Dependent variable with multiple zeros panel data

Montse Avila

Join Date: Nov 2024

Posts: 2
#1

Dependent variable with multiple zeros panel data

28 Nov 2024, 11:16

Hi everyone and thanks in advance for reading.

I have panel data at the school level, following over 50 thousand schools for two academic years. My outcomes of interests have a lot of zeros. For instance, one of my outcomes of interest is the number of students that were arrested at school during an academic year. This means the majority of schools have zero counts, while a few others report positive counts, and even fewer large counts. Specifically for that outcome, about 90% of schools report zero arrests, with the rest reporting positive numbers. My questions are the following:

1) Which regression model is best to use? I'm currently considering xtpoisson or xtnbreg. Is there another model I should be considering?
2) What are your suggestions on the dependent variables? Should I keep them as raw counts or as rates per 100 students or should I consider a transformation like inverse hyperbolic sine?

Thanks!
Tags: None
Maxence Morlet

Join Date: Mar 2021

Posts: 634
#2

28 Nov 2024, 13:00

1. ssc install ppmlhdfe and then help ppmlhdfe

2. considering them as counts is fine, depending on your research question
2 likes
Comment
Maarten Buis

Join Date: Mar 2014

Posts: 3405
#3

29 Nov 2024, 02:13

Originally posted by Montse Avila View Post

2) What are your suggestions on the dependent variables? Should I keep them as raw counts or as rates per 100 students or should I consider a transformation like inverse hyperbolic sine?
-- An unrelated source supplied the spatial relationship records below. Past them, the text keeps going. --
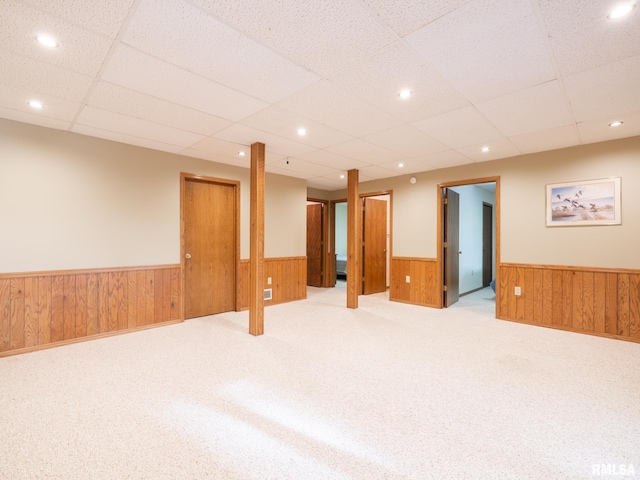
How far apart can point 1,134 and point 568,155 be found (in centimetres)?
646

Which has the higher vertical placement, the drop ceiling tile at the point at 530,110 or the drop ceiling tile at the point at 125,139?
the drop ceiling tile at the point at 125,139

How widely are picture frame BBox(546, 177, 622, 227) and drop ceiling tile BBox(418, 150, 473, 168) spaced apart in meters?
1.17

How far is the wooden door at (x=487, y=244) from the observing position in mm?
7617

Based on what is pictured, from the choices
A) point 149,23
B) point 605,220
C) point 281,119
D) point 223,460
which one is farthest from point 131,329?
point 605,220

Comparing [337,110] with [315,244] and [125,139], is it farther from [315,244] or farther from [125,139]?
[315,244]

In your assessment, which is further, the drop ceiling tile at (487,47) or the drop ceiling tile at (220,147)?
the drop ceiling tile at (220,147)

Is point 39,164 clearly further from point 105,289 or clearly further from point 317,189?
point 317,189

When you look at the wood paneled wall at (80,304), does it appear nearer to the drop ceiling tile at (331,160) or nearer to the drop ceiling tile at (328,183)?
the drop ceiling tile at (331,160)

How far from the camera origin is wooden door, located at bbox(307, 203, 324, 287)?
753 cm

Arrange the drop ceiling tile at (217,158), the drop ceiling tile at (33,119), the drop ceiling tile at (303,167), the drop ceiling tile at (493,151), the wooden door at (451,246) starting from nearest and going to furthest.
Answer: the drop ceiling tile at (33,119) → the drop ceiling tile at (493,151) → the drop ceiling tile at (217,158) → the drop ceiling tile at (303,167) → the wooden door at (451,246)

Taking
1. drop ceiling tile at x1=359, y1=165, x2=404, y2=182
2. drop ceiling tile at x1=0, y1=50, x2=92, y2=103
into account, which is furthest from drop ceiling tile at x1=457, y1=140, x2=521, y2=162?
drop ceiling tile at x1=0, y1=50, x2=92, y2=103

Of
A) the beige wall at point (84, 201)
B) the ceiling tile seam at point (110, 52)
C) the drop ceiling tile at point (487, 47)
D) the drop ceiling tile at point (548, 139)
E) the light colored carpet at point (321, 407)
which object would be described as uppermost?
the drop ceiling tile at point (548, 139)

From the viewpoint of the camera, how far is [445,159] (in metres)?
4.61

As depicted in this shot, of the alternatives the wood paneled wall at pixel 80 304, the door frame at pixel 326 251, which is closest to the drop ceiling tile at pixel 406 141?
the wood paneled wall at pixel 80 304
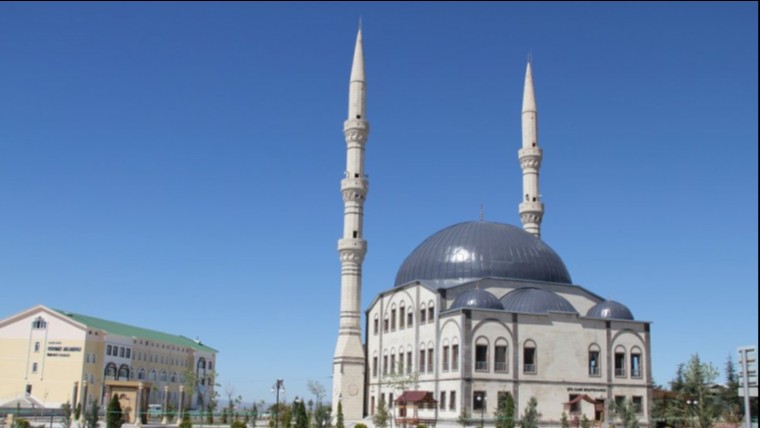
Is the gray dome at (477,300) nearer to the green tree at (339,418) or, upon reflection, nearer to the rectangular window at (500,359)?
the rectangular window at (500,359)

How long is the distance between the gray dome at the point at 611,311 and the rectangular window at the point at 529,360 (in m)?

Count models seem to be appropriate in this case. In that case you do not want to transform the dependent variable.

Accounting for the size of the school is reasonable. In count models that is typically not done by transforming the dependent variable, but instead by adding an exposure variable. xtpoisson, xtnbreg, and ppmlhdfe all have the exposure() option. In that option you specify the variable that denotes the number of students in that school. The logarithm of that variable will be added to your model, and its coefficient will be forced to be equal to one.

Why would that work? These count models are models for expected counts, lets call that \(\hat{F}\) (F for frequency), and these expected counts are related to the explanatory/independent/right-hand-side/x-variables as follows:

\(\ln\left(\hat{F}\right)=\beta_0 + \beta_1 x_1 + \beta_2 x_2\)

If instead you want the expected count per student as your dependent variable, you actually want \(\frac{\hat{F}}{N_i}\) (where \(N_i\) is the size of the school) instead of \(\hat{F}\). So now the regression equation becomes:

\(\ln\left(\frac{\hat{F}}{N_i}\right)=\beta_0 + \beta_1 x_1 + \beta_2 x_2\)

\(\ln\left(\hat{F}\right)- \ln(N_i)=\beta_0 + \beta_1 x_1 + \beta_2 x_2\)

\(\ln\left(\hat{F}\right) =\beta_0 + \beta_1 x_1 + \beta_2 x_2 + \ln(N_i)\)

So adding \(\ln(N_i)\) to your model and constraining its coefficient to be 1 is equivalent to modeling rates.

To clarify: the logarithms are applied by the model, they are not in the data.So your command would be xtpoisson F x1 x2, exposure(Ni) (assuming of course that the count is stored in in the variable F, the size of the school in the variable Ni and your explanatory variables in x1 and x2).

Right now you have the number of arrests per student. If you want the number of arrests per 100 students you create a new variable gen Ni100 = Ni/100 and you use that variable as your exposure instead of Ni.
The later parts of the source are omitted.